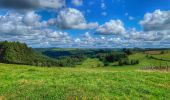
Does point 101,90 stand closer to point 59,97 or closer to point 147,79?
point 59,97

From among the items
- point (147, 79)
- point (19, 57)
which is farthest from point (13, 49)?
point (147, 79)

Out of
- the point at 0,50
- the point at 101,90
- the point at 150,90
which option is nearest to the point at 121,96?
the point at 101,90

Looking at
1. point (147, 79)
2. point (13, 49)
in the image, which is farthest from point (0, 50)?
point (147, 79)

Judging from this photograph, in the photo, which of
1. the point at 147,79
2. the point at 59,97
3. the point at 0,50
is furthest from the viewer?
the point at 0,50

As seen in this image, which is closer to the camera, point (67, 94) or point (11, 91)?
point (67, 94)

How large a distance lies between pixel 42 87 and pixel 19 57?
15384 centimetres

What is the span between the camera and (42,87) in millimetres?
23234

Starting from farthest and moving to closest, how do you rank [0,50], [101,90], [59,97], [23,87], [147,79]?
[0,50] < [147,79] < [23,87] < [101,90] < [59,97]

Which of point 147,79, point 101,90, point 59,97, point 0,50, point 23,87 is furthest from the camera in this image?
point 0,50

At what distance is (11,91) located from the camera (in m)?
22.2

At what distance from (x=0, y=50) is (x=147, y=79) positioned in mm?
151635

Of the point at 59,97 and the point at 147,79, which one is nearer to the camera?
the point at 59,97

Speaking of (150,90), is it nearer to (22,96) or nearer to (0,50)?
(22,96)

(Objective)
Rewrite every entry above with "camera" changed to "observer" wherever it occurs, keeping all other wording the same. Omit the pictures from your output.

(Output of the task)
Does point 101,90 stand closer to point 59,97 or closer to point 147,79?
point 59,97

From among the items
- point (147, 79)
- point (19, 57)
which is farthest from point (13, 49)?
point (147, 79)

Out of
- the point at 0,50
- the point at 101,90
- the point at 150,90
which option is nearest to the point at 121,96?
the point at 101,90

Looking at
1. point (147, 79)
2. point (13, 49)
in the image, which is farthest from point (0, 50)?
point (147, 79)

Judging from this photograph, in the photo, which of
1. the point at 147,79
2. the point at 59,97
3. the point at 0,50
is furthest from the viewer?
the point at 0,50

As seen in this image, which is closer to the observer, point (67, 94) or point (11, 91)?
point (67, 94)

How large a distance lies between pixel 42 87 and pixel 19 57?
15384 centimetres

What is the span between the observer and (42,87) in millimetres?
23234

Starting from farthest and moving to closest, how do you rank [0,50], [101,90], [59,97], [23,87], [147,79]?
[0,50] < [147,79] < [23,87] < [101,90] < [59,97]

Which of point 147,79, point 101,90, point 59,97, point 0,50, point 23,87 is furthest from the observer in this image?
point 0,50

At what distance is (11,91) located from the observer (in m)?
22.2

At what distance from (x=0, y=50) is (x=147, y=79) positioned in mm?
151635

Of the point at 59,97 and the point at 147,79, which one is nearer to the observer?
the point at 59,97

Speaking of (150,90), is it nearer to (22,96) or nearer to (0,50)?
(22,96)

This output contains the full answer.